**What the exercise asks**.
Check each line of the data, and copy those where "labeled" appears.

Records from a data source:
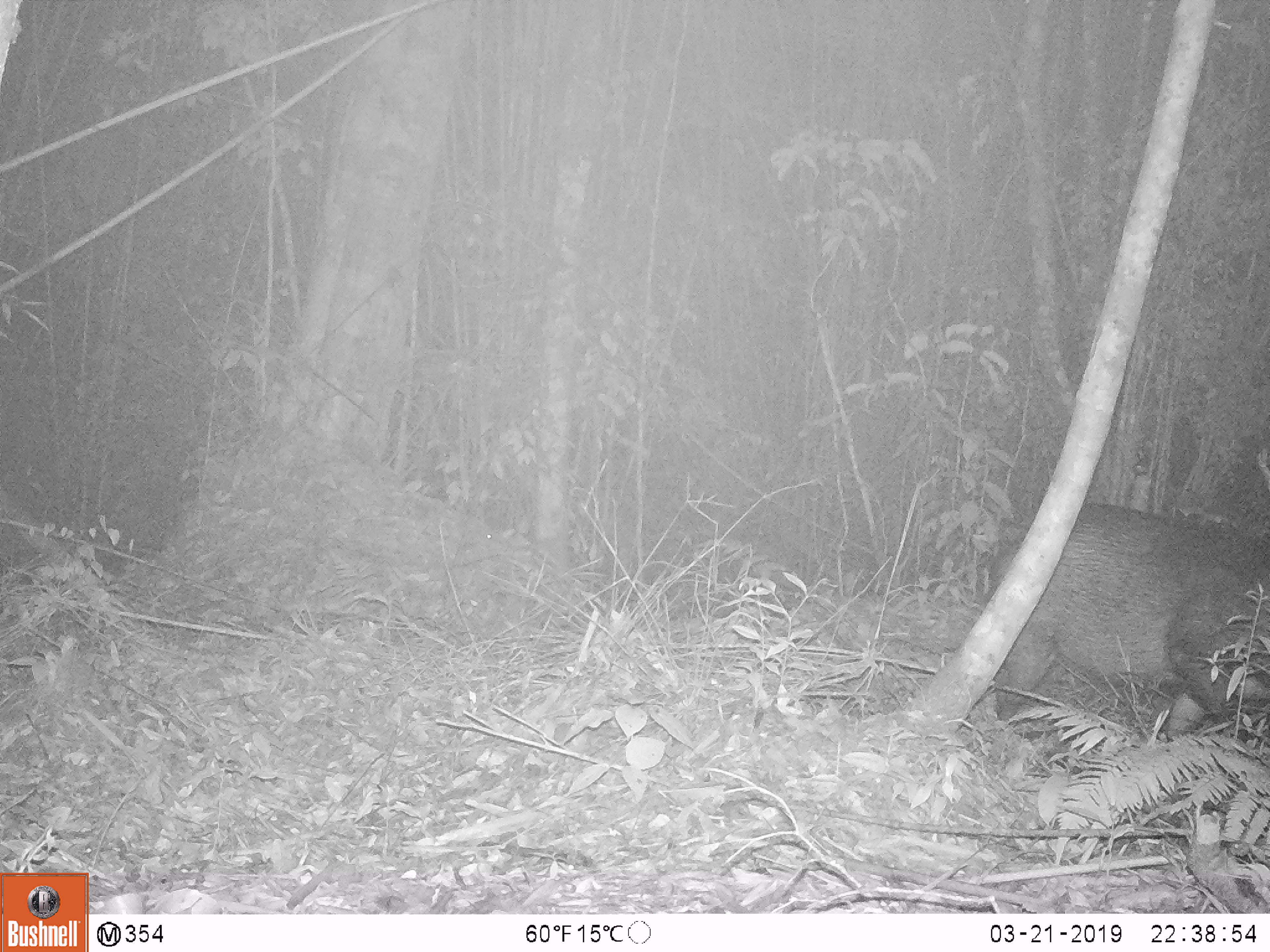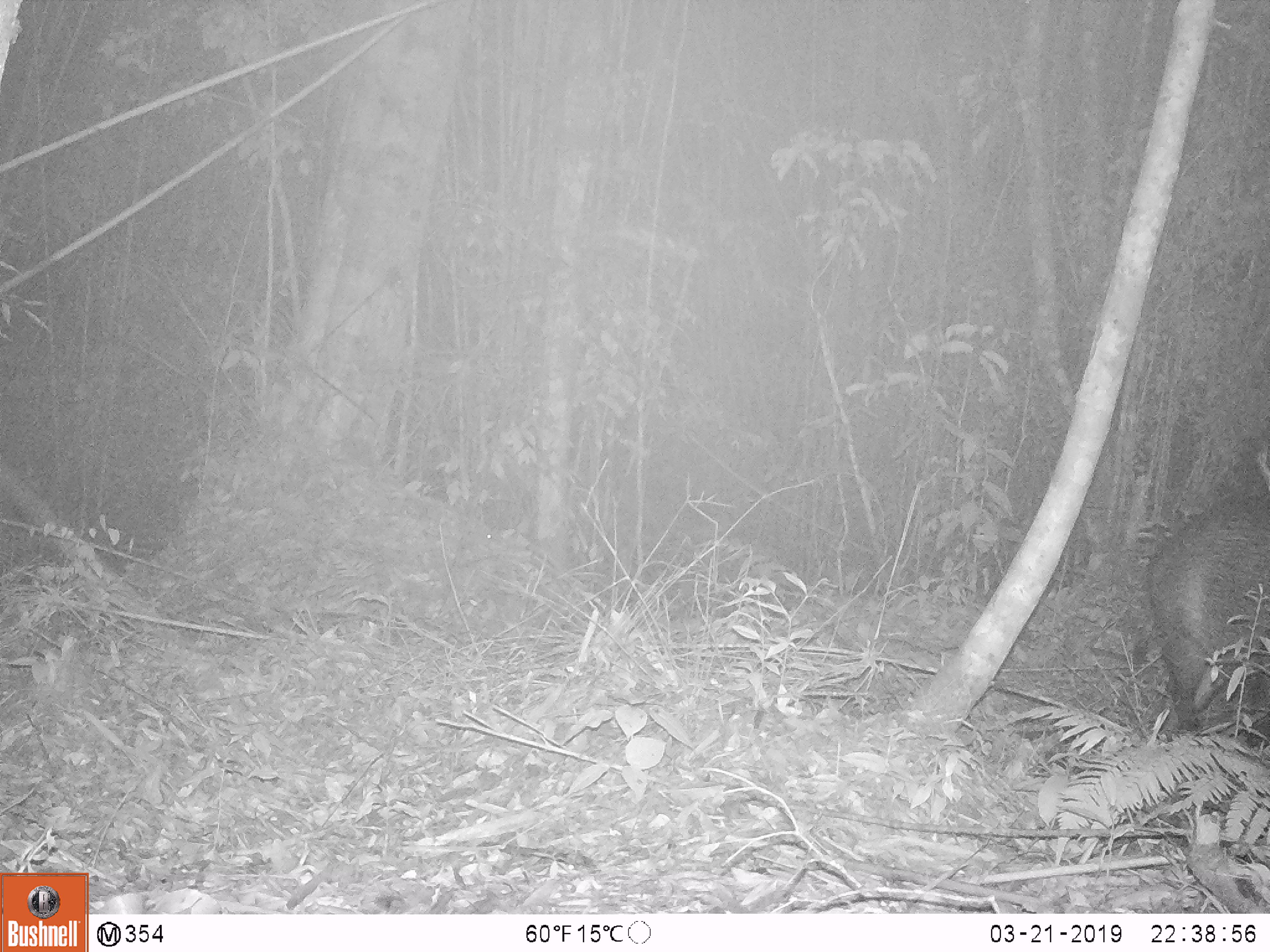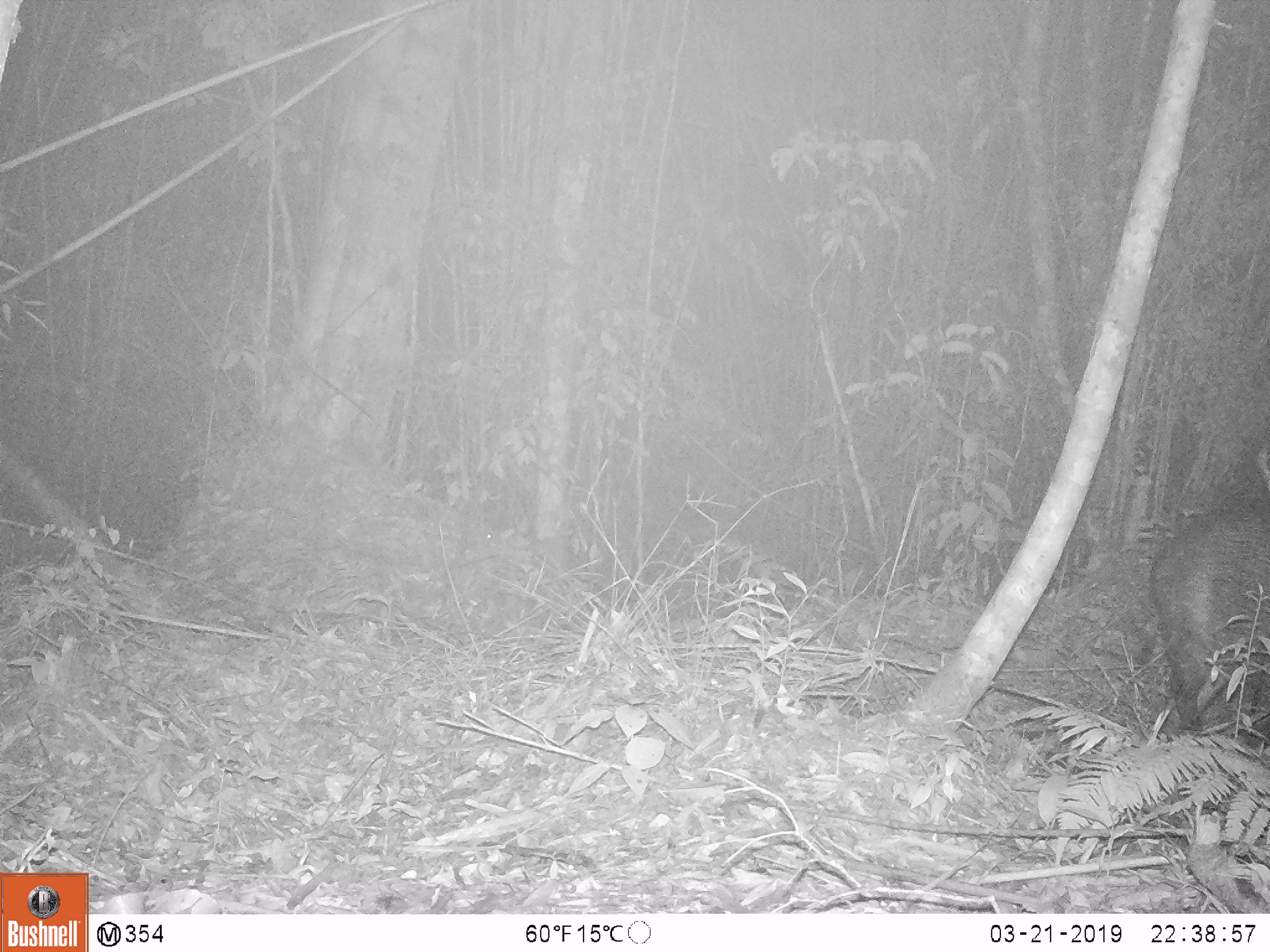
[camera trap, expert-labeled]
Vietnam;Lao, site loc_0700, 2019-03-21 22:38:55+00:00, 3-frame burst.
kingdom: Animalia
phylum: Chordata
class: Mammalia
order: Artiodactyla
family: Suidae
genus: Sus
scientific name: Sus scrofa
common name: eurasian wild pig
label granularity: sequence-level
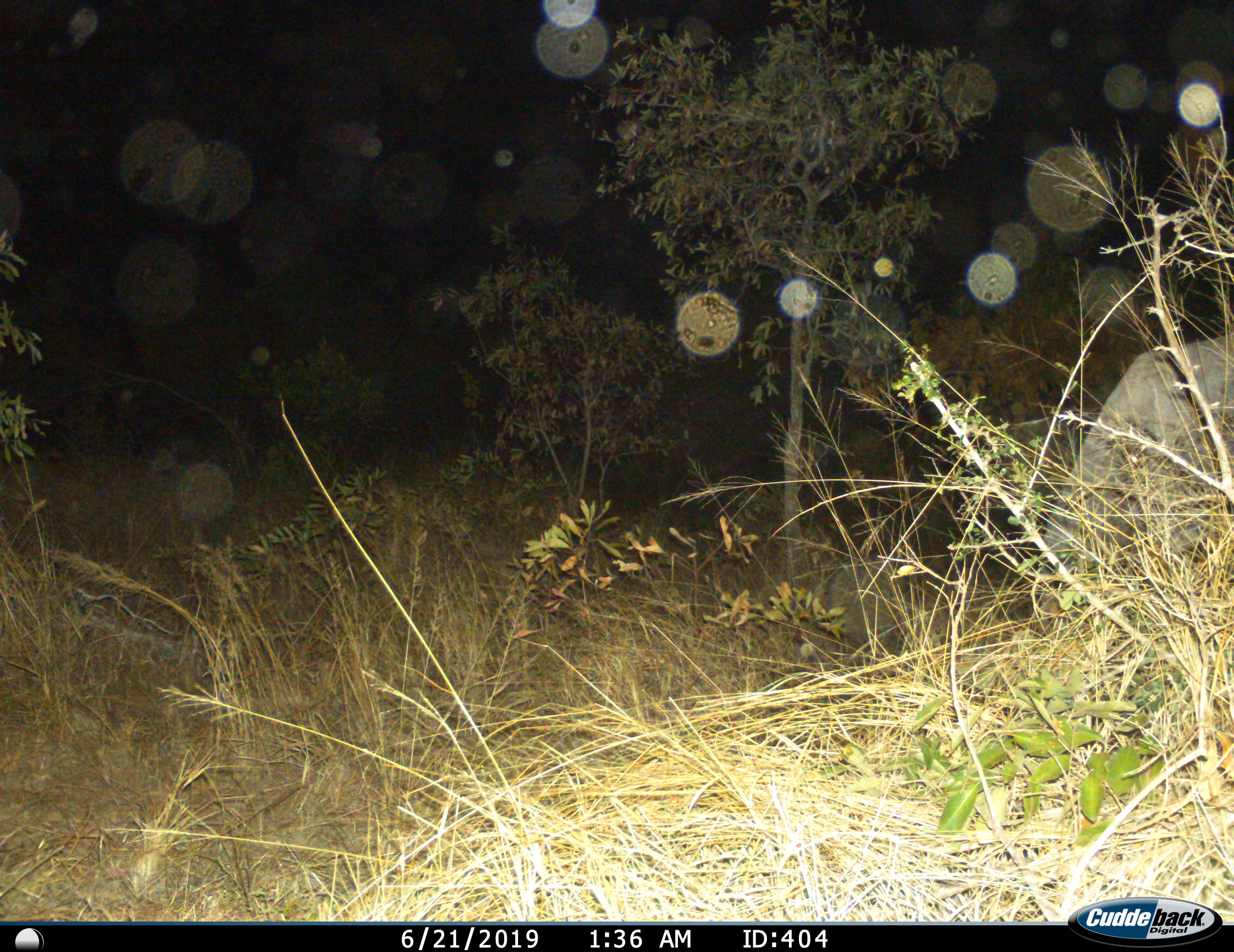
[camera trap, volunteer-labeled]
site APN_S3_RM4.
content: unidentified animal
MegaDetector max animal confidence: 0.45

**Solution for this problem**.
[camera trap, expert-labeled]
[camera trap, volunteer-labeled]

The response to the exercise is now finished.